A word of caution: This is not for the reader who expects a fast-paced story or desires fulfilled in a steamy way. Instead, Wharton takes us on a grand tour through the stuffy upper crust of 1870s New York and their social rituals, deadlocked in self-righteousness.
Just about to marry his betrothed May, a pretty if somewhat naive and dull girl, Newland Archer meets her cousin, the Countess Olenska, a woman rather shunned in society for her running away from her cheating husband in Europe, and quickly befriends her. He is immensely attracted by her personality and fascinated by her unconventional (liberal and "European") views, which she shockingly never hesitates to express quite freely. Newland falls in love with Ellen, at first without even knowing for he still marries May. But the glimpse of a life without all the restraints he's known all his life and his desire for Ellen make him rebel against all the old ways he thought he had appreciated. Will he up and away with the woman who could make his life an exciting one, filled with honest emotions, or will he go back to his wife and a safe but dull life in a world opulent, beautiful and cultured but empty and boring, with no room for individuality?

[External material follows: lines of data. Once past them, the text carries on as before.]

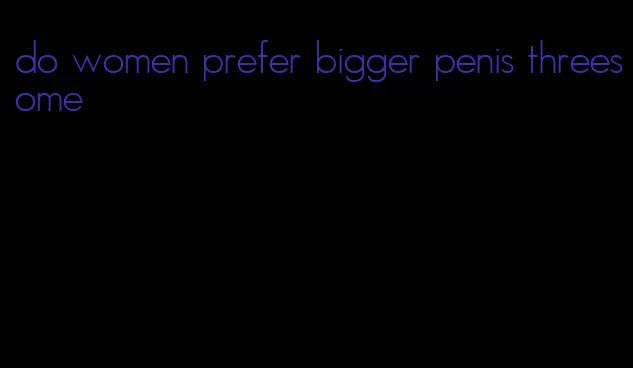 do women prefer bigger penis threesome
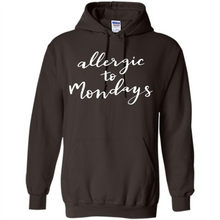 Load image into Gallery viewer, Allergic To Mondays T-Shirt Funny Women’s Mom Mama Mother - Hoodie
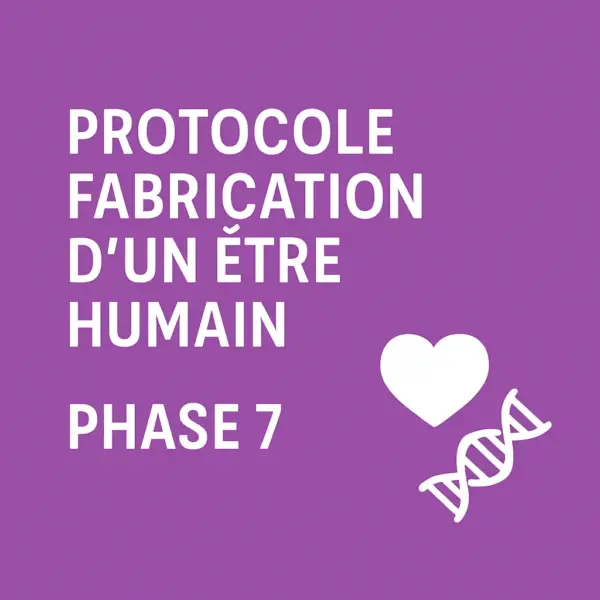 Protocole fabrication d'un être humain phase 7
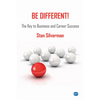 Be Different!: The Key to Business and Career Success - Paperback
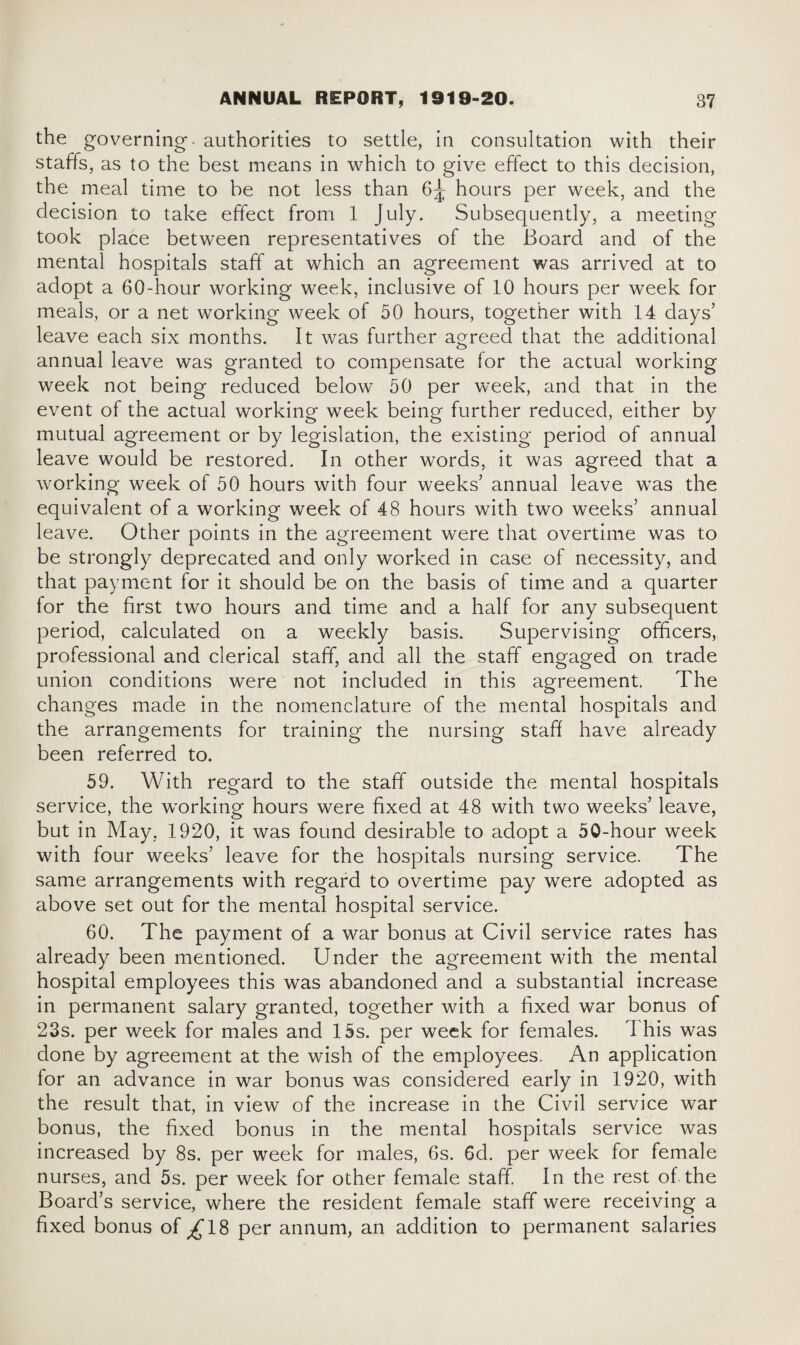 the governing, authorities to settle, in consultation with their staffs, as to the best means in which to give effect to this decision, the meal time to be not less than 6^ hours per week, and the decision to take effect from 1 July. Subsequently, a meeting took place between representatives of the Board and of the mental hospitals staff at which an agreement was arrived at to adopt a 60-hour working week, inclusive of 10 hours per week for meals, or a net working week of 50 hours, together with 14 days’ leave each six months. It was further agreed that the additional annual leave was granted to compensate for the actual working week not being reduced below 50 per week, and that in the event of the actual working week being further reduced, either by mutual agreement or by legislation, the existing period of annual leave would be restored. In other words, it was agreed that a working week of 50 hours with four weeks’ annual leave was the equivalent of a working week of 48 hours with two weeks’ annual leave. Other points in the agreement were that overtime was to be strongly deprecated and only worked in case of necessity, and that payment for it should be on the basis of time and a quarter for the first two hours and time and a half for any subsequent period, calculated on a weekly basis. Supervising officers, professional and clerical staff, and all the staff engaged on trade union conditions were not included in this agreement. The changes made in the nomenclature of the mental hospitals and the arrangements for training the nursing staff have already been referred to. 59. With regard to the staff outside the mental hospitals service, the working hours were fixed at 48 with two weeks’ leave, but in May, 1920, it was found desirable to adopt a 50-hour week with four weeks’ leave for the hospitals nursing service. The same arrangements with regard to overtime pay were adopted as above set out for the mental hospital service. 60. The payment of a war bonus at Civil service rates has already been mentioned. Under the agreement with the mental hospital employees this was abandoned and a substantial increase in permanent salary granted, together with a fixed war bonus of 23s. per week for males and 15s. per week for females. This was done by agreement at the wish of the employees. An application for an advance in war bonus was considered early in 1920, with the result that, in view of the increase in the Civil service war bonus, the fixed bonus in the mental hospitals service was increased by 8s. per week for males, 6s. Gd. per week for female nurses, and 5s. per week for other female staff In the rest of the Board’s service, where the resident female staff were receiving a fixed bonus of ^18 per annum, an addition to permanent salaries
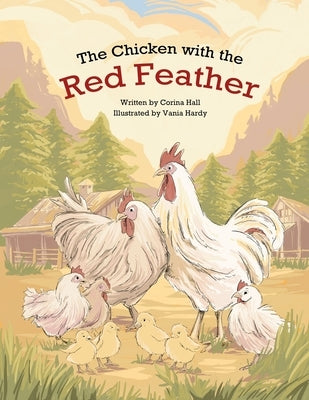 The Chicken with the Red Feather by Hardy, Vania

Read this book and find out yourself (yes, it's a spoiler-free review :-). Age of Innocence works on different levels. Its a story about rebellion against a stagnant and hypocritical society whose outdated rules need to be broken up, as well as one about a man loving an unattainable woman. 50 years later the woman could have been black, yet another while later the two lovers might have been of the same sex. This story is a timeless one in being about a love that brings social death, and I'm afraid that this oh-so-civilized human race will never rise above having outcasts.